Tarea 1 - Según el fragmento sobre los jóvenes adictos a disolventes, ¿qué edad tienen algunos de los más jóvenes?
Tarea 2 - Traduce al inglés esta oración del fragmento sobre los jóvenes adictos a disolventes: "Algunos son muy jóvenes, entre 13 y 14 años, pero otros ya son mayores de edad y han vuelto a la cola porque cuando son “expulsados” del sistema de protección de menores se dan cuenta de que “no tienen nada más”."
Tarea 3 - Indica si cada afirmación concuerda con el fragmento sobre los jóvenes adictos a disolventes y cita las palabras del fragmento que lo deciden: (a) Para las trabajadoras, la adicción surge sin una trayectoria previa. (b) Las trabajadoras afirman que faltan plazas en programas de trabajo o de vivienda. (c) Todos los afectados son menores de edad.

Fragmento seleccionado -
========================================
Estas trabajadoras creen que cuando inhalan los vapores tóxicos de disolventes tan solo están descendiendo el último peldaño de una trayectoria errática que había comenzado “antes”. Su adicción implica que se han rendido porque se han quedado atrapados en un laberinto tejido por las administraciones, por descoordinación o por falta de interés. “Urge actuar” sobre ellos y sobre todos los que están en los peldaños anteriores, que “darán el paso siguiente enseguida”. Algunos son muy jóvenes, entre 13 y 14 años, pero otros ya son mayores de edad y han vuelto a la cola porque cuando son “expulsados” del sistema de protección de menores se dan cuenta de que “no tienen nada más”. “El modelo actual es muy restrictivo, tenemos muchos perfiles prometedores que se quedan sin sitio en programas de trabajo o de vivienda porque faltan plazas”, razonan.
========================================
[Ítems del conjunto de datos almacenado]
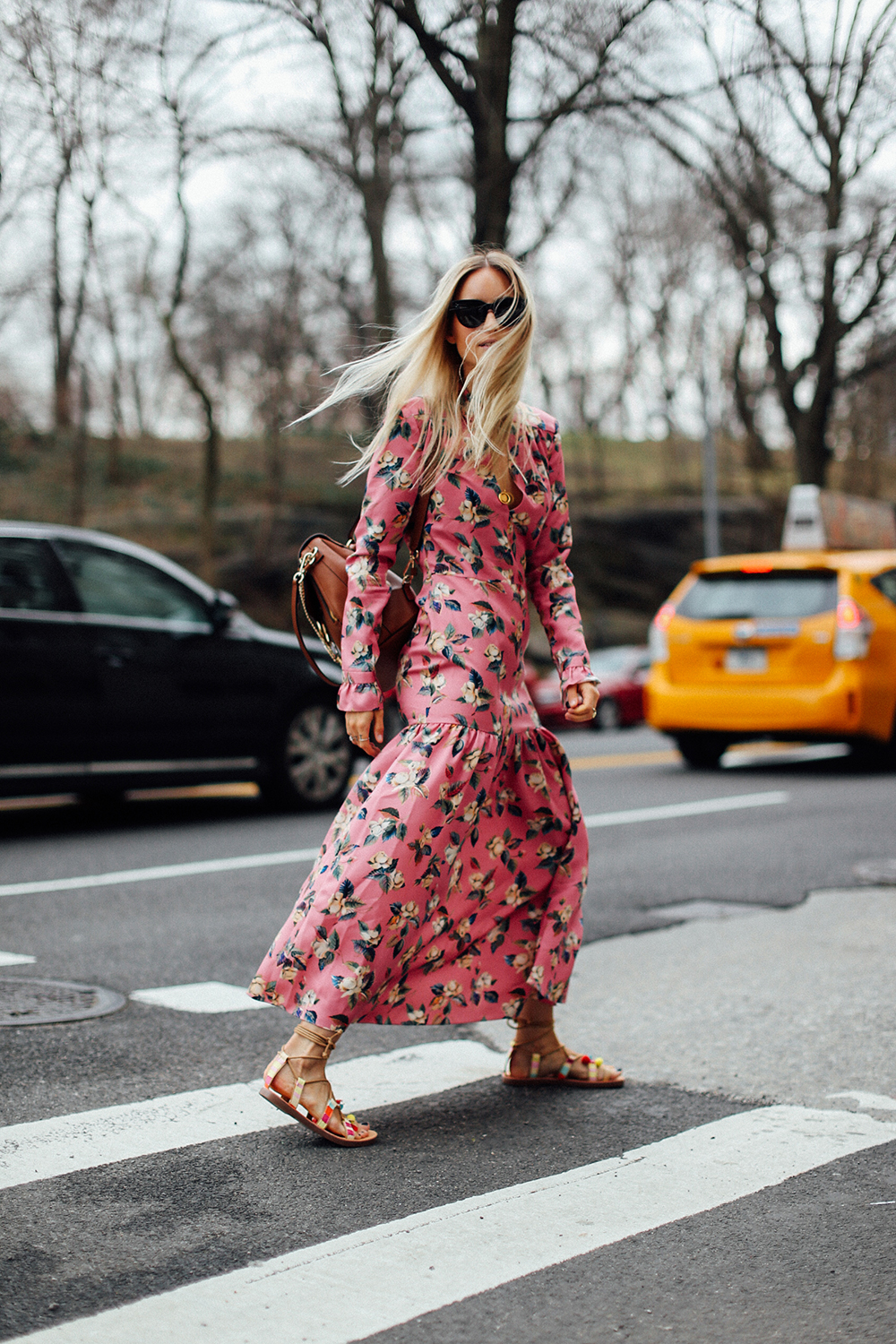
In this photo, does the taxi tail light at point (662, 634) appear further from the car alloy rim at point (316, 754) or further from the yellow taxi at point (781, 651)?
the car alloy rim at point (316, 754)

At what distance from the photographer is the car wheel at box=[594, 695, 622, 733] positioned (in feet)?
80.6

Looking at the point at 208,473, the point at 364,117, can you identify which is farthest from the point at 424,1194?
the point at 208,473

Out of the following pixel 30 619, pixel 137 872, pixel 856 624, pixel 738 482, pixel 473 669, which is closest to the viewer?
pixel 473 669

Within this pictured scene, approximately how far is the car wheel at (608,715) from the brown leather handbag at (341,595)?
2094 centimetres

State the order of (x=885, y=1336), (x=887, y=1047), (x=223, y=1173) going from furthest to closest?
(x=887, y=1047), (x=223, y=1173), (x=885, y=1336)

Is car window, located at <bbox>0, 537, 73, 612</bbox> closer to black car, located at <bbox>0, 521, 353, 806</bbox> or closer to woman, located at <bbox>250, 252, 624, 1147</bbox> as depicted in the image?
black car, located at <bbox>0, 521, 353, 806</bbox>

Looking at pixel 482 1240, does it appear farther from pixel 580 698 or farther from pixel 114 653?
pixel 114 653

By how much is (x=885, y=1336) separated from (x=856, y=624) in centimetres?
898

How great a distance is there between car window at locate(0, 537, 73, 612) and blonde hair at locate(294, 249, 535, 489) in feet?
15.1

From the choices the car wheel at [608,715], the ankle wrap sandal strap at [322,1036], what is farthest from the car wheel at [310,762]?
the car wheel at [608,715]

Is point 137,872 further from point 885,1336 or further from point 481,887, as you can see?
point 885,1336

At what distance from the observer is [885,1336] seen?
239cm

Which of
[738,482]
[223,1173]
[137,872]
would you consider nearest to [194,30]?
[137,872]

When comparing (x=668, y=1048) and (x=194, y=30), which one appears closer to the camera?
(x=668, y=1048)
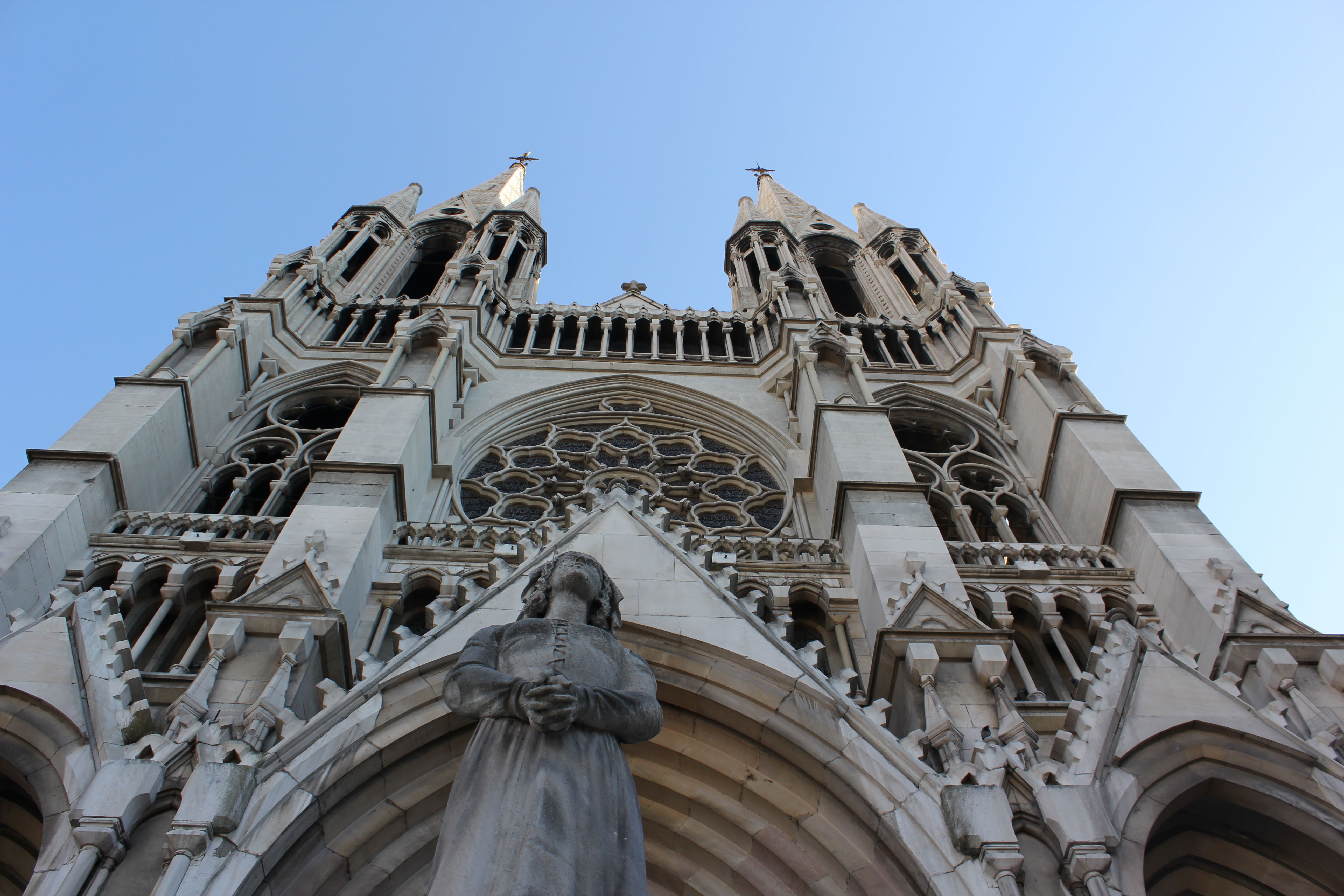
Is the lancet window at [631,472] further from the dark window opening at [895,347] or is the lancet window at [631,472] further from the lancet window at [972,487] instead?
the dark window opening at [895,347]

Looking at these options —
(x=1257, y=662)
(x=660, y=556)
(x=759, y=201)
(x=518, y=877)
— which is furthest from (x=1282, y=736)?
(x=759, y=201)

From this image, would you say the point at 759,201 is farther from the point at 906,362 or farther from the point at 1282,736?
the point at 1282,736

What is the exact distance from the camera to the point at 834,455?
12977 mm

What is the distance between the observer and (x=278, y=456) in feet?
50.6

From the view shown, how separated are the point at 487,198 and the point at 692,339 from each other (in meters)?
11.5

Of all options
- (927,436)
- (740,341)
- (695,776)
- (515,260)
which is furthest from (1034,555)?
(515,260)

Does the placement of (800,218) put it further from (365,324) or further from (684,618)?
(684,618)


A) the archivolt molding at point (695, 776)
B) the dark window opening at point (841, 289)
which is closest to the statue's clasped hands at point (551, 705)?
the archivolt molding at point (695, 776)

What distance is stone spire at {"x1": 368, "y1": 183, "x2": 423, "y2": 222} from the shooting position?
989 inches

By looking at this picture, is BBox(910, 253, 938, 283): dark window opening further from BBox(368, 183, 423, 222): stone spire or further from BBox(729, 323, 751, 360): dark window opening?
BBox(368, 183, 423, 222): stone spire

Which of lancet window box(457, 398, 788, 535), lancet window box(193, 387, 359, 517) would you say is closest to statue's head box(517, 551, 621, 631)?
lancet window box(457, 398, 788, 535)

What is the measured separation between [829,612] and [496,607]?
397 centimetres

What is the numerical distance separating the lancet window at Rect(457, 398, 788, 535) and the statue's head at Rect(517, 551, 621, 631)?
6670 millimetres

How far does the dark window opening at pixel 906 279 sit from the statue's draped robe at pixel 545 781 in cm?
1811
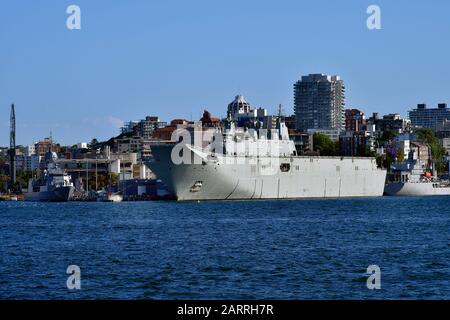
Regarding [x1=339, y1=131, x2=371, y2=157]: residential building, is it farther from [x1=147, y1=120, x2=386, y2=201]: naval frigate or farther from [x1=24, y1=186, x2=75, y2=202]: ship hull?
========================================
Respuesta 1 - Entre 13 y 14 años.

Respuesta 2 - Some are very young, between 13 and 14 years old, but others are already adults and have gone back to the line because when they are "expelled" from the child protection system they realize that "they have nothing else."

Respuesta 3 -
(a) No: "tan solo están descendiendo el último peldaño de una trayectoria errática que había comenzado “antes”".
(b) Sí: "se quedan sin sitio en programas de trabajo o de vivienda porque faltan plazas".
(c) No: "otros ya son mayores de edad".